Apart from Gerry’s ability as a player, he will be remembered as a master chirper – on any day he was a motor mouth extraordinaire and could rattle opposition teams.

And then there was Gerald who offered so much to his family, extended family, and friends.

Being a member of the family (my grandmother and Gerry’s mother were sisters) I learnt that whenever someone in the family needed work they would turn to ‘Cousin Gerald’. Gerald had a long association with Plate Glass and later PG Timber.

Many will remember Gerald as a first-class caterer too.

After his playing and coaching days came to an end, Gerald became a huge soccer fan – and a fervent one too – of Cape Town City. I remember Gerald and some friends driving up to Joburg for a Cup final in which City played.

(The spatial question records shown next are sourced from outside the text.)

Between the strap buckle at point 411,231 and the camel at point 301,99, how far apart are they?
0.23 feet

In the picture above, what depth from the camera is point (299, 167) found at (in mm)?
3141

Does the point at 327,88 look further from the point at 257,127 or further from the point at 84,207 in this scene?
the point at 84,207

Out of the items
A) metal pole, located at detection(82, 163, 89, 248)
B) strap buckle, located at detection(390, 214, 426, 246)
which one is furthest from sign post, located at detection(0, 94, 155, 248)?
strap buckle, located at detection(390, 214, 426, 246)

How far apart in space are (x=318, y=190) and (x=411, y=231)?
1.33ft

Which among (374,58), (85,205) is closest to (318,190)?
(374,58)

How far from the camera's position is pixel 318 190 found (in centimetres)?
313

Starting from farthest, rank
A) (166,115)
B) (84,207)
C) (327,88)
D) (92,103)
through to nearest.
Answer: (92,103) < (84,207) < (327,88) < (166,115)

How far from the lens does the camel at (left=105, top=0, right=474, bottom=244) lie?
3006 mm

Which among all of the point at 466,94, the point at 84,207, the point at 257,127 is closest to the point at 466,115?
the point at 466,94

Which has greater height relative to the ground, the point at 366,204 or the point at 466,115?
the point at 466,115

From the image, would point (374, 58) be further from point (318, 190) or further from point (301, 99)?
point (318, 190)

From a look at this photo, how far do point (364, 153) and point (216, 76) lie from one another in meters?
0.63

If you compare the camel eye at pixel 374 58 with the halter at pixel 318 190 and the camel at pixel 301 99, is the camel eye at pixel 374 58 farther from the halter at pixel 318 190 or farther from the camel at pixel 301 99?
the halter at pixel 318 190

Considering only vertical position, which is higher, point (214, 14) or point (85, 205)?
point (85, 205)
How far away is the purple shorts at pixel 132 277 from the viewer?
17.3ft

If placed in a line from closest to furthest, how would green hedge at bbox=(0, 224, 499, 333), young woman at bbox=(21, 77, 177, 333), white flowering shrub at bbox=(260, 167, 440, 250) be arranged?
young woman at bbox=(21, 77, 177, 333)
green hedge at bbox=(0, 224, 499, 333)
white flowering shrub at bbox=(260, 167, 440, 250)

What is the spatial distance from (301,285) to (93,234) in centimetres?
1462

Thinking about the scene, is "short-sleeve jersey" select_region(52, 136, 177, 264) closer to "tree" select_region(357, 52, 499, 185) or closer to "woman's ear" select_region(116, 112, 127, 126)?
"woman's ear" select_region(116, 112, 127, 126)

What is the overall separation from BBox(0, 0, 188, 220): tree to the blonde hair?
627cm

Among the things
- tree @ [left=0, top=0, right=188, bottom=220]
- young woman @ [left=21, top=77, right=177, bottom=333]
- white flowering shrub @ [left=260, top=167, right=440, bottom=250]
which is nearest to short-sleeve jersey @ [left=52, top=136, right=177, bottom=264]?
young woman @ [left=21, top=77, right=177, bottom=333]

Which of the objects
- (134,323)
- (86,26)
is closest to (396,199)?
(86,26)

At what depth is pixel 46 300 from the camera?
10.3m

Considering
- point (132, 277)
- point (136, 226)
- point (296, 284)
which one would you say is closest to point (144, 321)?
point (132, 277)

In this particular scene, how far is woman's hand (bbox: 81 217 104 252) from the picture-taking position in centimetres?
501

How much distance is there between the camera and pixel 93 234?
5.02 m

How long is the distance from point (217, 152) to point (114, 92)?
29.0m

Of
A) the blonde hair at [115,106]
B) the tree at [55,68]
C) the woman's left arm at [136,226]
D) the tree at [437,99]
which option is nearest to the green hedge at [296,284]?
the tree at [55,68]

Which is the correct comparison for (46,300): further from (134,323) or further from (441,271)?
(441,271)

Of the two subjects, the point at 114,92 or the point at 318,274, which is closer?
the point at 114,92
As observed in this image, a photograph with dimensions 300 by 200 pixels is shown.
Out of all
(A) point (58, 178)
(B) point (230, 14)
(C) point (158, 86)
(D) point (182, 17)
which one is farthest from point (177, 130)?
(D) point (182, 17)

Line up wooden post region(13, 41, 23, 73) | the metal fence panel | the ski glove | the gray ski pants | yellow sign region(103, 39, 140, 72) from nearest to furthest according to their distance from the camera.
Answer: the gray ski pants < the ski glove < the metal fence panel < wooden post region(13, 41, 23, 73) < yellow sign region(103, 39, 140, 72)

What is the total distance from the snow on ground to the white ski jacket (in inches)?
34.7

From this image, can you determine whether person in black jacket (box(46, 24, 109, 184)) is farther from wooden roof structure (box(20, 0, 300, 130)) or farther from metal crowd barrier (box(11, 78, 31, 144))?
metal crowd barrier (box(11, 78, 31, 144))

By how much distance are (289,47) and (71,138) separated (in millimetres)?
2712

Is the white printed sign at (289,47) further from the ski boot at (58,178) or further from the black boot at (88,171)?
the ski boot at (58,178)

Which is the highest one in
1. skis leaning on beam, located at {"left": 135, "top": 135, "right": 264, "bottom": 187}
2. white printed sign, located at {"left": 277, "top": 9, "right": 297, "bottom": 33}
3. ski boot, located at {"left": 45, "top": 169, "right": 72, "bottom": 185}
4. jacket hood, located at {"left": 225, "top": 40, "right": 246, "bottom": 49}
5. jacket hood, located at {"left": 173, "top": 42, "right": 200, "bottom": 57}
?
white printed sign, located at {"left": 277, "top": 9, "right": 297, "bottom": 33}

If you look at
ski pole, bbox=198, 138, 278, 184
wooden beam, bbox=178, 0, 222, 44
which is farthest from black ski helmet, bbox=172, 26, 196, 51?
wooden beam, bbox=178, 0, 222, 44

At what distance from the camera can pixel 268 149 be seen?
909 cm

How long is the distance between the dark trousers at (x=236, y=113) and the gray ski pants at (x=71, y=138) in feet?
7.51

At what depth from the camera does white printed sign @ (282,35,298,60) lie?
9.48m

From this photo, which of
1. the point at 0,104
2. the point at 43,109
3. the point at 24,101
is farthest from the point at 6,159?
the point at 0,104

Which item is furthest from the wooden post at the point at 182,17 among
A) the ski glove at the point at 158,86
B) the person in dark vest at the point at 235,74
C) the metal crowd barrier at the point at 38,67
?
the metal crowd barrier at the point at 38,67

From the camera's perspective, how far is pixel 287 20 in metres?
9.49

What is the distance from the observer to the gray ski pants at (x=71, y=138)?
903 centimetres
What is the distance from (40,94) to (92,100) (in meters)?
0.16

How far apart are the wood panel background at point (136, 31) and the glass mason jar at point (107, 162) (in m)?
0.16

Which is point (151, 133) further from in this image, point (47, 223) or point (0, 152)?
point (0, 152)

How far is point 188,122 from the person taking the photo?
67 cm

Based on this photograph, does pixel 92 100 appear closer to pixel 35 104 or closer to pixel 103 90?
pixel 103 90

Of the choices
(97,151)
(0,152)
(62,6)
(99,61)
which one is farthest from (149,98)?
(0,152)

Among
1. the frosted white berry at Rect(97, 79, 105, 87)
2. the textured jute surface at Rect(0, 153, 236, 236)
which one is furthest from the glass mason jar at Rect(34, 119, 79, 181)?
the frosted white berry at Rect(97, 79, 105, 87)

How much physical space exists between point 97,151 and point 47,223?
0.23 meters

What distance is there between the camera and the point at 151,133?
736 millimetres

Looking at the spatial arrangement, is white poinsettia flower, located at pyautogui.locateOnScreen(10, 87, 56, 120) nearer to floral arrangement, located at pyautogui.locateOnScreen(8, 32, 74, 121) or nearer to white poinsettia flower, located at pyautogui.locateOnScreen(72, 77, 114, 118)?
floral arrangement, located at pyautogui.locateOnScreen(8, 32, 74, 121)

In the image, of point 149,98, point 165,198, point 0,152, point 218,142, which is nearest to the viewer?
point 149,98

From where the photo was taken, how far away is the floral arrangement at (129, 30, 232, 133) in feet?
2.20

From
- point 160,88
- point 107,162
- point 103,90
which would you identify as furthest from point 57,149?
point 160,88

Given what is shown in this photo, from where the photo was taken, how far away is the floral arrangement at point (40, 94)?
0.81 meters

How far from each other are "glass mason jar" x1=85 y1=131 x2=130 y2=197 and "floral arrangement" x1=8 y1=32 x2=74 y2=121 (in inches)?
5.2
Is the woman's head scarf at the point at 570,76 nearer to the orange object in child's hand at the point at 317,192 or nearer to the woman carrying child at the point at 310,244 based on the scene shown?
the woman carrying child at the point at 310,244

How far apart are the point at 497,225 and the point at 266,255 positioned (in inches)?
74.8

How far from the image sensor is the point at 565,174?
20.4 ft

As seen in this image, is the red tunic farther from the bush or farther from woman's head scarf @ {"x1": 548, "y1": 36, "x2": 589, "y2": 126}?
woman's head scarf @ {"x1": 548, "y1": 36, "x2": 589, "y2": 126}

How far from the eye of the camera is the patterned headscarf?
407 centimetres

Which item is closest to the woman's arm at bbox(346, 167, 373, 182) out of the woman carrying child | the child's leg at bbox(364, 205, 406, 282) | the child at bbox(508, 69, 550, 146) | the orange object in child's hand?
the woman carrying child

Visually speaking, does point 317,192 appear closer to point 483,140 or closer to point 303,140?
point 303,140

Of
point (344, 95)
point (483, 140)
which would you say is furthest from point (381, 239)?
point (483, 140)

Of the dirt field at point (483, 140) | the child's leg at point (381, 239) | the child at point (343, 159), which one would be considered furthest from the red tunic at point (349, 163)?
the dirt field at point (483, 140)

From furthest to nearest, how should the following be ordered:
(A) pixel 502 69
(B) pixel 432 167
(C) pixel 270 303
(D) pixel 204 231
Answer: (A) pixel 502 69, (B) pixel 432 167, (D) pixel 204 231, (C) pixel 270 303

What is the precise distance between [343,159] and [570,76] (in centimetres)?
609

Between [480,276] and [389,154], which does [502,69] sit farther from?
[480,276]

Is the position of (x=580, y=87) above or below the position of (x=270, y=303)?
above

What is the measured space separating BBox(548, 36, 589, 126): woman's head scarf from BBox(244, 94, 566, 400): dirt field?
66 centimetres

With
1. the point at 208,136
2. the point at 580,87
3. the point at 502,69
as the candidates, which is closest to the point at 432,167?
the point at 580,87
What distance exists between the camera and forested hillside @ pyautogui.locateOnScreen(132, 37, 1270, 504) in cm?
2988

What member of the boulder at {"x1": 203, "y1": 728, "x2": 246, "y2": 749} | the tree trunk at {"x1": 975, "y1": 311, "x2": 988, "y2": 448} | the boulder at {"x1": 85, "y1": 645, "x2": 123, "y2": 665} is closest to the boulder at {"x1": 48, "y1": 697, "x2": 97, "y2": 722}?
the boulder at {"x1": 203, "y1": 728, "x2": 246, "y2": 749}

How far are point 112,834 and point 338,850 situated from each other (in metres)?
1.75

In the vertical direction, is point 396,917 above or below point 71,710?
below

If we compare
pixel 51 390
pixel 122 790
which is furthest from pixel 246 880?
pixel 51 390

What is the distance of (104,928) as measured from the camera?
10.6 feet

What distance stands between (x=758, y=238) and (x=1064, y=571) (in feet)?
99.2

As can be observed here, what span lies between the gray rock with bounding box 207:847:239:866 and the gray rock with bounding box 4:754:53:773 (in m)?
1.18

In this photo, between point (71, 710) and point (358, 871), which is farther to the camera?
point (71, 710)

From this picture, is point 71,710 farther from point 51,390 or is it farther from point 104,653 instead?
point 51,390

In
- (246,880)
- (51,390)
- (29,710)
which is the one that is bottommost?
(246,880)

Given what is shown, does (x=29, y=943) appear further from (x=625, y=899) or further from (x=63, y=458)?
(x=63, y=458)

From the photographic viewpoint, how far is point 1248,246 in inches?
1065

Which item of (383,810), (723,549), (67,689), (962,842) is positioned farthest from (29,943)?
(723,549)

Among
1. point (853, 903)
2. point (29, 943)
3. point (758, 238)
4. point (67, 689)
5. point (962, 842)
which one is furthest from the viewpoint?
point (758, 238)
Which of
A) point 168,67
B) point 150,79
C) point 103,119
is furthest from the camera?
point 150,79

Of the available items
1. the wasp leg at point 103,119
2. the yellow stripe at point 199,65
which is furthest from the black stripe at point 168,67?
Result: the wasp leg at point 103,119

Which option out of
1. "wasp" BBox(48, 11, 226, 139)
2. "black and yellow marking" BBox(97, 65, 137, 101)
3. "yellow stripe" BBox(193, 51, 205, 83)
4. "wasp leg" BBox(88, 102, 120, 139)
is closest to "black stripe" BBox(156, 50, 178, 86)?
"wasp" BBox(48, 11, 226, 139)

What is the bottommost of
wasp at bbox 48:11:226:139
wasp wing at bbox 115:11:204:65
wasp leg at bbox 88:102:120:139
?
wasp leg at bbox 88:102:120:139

Three years ago, Gerry was inducted into the Sport Legends Hall of Fame at a function in Claremont. As Gerry was ill at the time, I accepted the award on his behalf. However, his lifelong friends Cecil Lategan and Graham Petersen presented him with the award at his Kenilworth home.

Gerald is survived by his wife Beata, children Chantel, Robyn, Miles and Ashley, brothers Richard and Alvin and sister Vivian.

I am indebted to Miles, Alvin and Dennis ‘The Lip’ for their input for this tribute.

Having chatted with Alvin in Australia of late, I know how much the Goodings are grieving.

In baseball terms, the family have suffered a strike-out – that is three strikes in a row following the deaths of Jenny (six months ago), Jasmine (Jean just over 9 days ago) and now Gerry.